━━━ Material for the task

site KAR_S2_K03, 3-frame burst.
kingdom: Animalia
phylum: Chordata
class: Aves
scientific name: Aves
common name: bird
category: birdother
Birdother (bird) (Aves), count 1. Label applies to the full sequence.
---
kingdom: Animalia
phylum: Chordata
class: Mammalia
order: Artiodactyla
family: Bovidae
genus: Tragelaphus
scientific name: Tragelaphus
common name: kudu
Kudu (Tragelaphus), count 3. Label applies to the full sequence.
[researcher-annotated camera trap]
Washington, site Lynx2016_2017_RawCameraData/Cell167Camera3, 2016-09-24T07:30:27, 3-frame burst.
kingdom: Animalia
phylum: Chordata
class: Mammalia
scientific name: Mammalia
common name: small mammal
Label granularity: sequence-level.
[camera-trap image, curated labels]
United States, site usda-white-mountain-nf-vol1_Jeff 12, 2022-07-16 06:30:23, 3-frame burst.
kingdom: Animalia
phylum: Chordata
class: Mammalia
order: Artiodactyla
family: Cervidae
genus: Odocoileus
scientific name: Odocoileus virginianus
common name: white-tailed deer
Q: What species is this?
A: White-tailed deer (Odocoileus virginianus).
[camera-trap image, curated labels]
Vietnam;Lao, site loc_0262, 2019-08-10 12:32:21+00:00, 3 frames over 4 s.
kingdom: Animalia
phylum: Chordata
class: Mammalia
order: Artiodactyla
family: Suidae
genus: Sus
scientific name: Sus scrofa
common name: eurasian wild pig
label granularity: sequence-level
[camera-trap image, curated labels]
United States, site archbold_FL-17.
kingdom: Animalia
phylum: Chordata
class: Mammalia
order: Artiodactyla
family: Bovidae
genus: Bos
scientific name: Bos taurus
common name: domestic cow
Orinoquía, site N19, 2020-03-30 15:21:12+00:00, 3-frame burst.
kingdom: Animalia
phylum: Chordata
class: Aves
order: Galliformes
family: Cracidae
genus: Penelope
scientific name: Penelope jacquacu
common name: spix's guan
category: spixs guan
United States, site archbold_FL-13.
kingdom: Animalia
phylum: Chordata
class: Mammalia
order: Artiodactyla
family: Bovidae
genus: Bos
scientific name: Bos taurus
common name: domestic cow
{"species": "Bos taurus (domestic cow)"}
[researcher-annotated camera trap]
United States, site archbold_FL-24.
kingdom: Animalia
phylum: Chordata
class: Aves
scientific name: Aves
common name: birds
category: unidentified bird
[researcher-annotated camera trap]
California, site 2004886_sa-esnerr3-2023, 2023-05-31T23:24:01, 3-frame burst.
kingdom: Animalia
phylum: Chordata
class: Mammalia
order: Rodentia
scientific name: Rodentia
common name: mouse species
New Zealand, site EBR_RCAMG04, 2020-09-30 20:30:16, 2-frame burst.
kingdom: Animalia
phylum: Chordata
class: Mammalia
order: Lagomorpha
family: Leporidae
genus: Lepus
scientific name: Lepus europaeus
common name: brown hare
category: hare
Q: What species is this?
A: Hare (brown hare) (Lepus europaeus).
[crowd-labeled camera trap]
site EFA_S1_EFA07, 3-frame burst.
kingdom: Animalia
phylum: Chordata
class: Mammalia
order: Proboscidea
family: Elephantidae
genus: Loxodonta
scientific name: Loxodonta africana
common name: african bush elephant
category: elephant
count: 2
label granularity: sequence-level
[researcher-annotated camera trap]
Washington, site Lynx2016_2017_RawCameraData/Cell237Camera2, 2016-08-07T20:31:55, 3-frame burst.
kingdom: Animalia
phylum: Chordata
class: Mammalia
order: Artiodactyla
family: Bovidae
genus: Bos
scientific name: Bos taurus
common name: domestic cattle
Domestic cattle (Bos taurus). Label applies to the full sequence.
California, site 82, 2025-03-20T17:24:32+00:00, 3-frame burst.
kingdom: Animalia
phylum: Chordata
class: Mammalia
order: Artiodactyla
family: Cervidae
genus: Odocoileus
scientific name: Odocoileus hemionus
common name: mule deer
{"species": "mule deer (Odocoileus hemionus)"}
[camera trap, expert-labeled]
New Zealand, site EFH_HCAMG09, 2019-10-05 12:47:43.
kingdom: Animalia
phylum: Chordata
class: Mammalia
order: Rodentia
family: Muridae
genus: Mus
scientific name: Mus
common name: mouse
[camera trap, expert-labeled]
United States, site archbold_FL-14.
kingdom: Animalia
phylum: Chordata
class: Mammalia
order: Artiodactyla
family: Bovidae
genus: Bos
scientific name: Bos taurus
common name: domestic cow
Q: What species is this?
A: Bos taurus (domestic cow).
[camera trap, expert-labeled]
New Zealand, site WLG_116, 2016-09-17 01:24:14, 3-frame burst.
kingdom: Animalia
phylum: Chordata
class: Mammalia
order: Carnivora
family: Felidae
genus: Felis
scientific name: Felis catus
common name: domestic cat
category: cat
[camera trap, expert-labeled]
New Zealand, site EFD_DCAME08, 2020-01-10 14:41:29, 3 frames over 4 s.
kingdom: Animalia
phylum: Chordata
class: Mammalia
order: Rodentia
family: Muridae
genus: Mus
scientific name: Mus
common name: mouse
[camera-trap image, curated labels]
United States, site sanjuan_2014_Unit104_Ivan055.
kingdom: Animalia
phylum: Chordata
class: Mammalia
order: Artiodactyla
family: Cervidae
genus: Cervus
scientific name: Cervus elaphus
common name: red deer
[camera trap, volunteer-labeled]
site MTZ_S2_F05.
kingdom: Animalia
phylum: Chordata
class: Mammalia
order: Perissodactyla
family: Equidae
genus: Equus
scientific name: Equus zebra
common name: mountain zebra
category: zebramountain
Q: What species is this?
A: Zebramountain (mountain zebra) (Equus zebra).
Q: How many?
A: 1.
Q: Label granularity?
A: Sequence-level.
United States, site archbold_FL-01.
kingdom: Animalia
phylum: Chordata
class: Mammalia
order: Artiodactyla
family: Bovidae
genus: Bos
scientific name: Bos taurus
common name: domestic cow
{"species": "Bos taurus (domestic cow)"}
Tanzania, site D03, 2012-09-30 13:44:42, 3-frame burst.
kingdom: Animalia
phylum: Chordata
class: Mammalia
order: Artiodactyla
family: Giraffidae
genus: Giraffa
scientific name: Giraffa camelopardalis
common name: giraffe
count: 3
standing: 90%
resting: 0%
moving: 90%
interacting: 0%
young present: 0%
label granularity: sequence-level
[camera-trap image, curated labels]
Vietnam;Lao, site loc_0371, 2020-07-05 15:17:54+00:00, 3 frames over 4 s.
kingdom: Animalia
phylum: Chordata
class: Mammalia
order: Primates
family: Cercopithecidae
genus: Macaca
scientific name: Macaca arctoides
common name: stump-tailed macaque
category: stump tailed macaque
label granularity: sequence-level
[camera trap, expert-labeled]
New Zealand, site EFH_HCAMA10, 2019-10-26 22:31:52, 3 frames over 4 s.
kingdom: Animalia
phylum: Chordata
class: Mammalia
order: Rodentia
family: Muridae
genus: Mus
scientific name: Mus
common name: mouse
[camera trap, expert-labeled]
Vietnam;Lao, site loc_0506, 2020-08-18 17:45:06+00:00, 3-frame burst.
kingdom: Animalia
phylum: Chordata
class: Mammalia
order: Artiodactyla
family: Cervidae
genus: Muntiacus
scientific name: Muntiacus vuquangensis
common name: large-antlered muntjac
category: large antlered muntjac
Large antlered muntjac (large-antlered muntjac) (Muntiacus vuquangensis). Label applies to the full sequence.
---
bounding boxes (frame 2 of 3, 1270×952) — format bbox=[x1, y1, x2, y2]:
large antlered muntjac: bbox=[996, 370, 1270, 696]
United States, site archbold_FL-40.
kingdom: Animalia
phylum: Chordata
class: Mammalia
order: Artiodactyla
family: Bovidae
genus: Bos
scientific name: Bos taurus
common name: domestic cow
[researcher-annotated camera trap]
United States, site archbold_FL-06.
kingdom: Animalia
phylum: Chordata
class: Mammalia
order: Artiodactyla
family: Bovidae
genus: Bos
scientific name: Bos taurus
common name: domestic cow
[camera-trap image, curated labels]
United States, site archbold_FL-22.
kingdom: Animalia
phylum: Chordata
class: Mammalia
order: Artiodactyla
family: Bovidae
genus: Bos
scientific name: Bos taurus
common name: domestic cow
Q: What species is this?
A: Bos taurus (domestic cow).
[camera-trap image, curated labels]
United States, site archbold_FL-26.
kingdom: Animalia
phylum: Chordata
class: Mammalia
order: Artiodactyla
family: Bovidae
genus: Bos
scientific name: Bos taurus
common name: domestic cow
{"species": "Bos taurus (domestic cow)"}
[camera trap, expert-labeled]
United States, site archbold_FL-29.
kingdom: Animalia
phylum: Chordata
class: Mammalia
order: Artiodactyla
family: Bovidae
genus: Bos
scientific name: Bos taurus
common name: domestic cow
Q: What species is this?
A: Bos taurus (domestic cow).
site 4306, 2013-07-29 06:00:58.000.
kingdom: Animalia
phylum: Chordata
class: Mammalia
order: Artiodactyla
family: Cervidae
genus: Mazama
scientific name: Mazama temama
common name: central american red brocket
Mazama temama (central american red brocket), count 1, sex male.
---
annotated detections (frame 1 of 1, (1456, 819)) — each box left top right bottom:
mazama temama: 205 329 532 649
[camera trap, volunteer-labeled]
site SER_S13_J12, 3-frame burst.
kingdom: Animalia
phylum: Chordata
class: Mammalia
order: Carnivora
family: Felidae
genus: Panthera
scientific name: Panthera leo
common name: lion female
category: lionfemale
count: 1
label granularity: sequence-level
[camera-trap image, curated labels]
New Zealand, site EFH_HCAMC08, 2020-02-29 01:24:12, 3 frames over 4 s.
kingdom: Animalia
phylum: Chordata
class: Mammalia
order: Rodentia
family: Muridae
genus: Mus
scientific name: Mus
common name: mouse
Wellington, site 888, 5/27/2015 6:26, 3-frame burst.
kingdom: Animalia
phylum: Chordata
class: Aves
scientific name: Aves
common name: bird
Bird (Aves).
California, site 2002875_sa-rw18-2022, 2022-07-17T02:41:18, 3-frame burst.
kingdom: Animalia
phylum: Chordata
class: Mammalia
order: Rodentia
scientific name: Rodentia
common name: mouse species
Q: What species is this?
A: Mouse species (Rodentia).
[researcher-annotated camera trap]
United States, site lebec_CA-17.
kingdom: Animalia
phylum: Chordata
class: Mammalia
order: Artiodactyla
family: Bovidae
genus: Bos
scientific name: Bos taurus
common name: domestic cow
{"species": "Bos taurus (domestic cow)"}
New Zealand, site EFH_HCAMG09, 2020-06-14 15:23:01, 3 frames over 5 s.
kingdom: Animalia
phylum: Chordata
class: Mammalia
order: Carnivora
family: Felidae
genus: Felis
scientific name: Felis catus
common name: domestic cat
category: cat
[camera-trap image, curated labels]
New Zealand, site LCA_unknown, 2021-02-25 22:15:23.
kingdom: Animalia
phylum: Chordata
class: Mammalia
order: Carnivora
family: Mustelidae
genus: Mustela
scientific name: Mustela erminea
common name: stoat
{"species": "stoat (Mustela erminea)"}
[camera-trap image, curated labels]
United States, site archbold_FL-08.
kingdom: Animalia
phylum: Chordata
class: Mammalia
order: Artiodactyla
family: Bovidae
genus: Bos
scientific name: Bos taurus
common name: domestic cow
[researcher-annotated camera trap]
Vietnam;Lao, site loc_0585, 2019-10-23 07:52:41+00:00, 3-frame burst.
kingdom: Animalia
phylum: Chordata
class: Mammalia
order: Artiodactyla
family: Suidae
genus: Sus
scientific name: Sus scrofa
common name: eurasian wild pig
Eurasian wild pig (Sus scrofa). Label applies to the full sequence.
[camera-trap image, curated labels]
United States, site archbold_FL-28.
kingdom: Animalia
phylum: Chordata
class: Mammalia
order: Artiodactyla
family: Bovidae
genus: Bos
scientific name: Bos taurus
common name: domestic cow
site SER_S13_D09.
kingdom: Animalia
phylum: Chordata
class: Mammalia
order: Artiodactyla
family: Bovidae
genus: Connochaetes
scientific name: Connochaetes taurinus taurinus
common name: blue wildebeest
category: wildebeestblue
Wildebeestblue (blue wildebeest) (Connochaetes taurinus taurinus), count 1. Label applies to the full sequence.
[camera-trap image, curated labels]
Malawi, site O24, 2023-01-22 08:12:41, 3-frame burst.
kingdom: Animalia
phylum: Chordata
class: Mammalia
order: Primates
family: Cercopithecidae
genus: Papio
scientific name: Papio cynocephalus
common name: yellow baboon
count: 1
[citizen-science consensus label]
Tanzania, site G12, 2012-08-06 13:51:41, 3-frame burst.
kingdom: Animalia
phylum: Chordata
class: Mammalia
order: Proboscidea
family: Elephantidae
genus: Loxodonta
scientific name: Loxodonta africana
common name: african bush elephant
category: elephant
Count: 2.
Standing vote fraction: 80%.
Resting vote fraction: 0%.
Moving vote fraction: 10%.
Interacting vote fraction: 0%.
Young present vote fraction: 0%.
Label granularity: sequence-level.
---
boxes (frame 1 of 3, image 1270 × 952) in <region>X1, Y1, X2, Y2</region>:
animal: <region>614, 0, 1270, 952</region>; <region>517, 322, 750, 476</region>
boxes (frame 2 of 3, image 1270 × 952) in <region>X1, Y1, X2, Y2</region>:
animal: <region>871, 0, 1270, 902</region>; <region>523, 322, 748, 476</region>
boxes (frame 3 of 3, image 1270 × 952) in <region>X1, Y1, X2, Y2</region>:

━━━━━━

Exercise aim -
Please filter the data down to the lines containing the word "frames".

Task output -
Vietnam;Lao, site loc_0262, 2019-08-10 12:32:21+00:00, 3 frames over 4 s.
New Zealand, site EFD_DCAME08, 2020-01-10 14:41:29, 3 frames over 4 s.
Vietnam;Lao, site loc_0371, 2020-07-05 15:17:54+00:00, 3 frames over 4 s.
New Zealand, site EFH_HCAMA10, 2019-10-26 22:31:52, 3 frames over 4 s.
New Zealand, site EFH_HCAMC08, 2020-02-29 01:24:12, 3 frames over 4 s.
New Zealand, site EFH_HCAMG09, 2020-06-14 15:23:01, 3 frames over 5 s.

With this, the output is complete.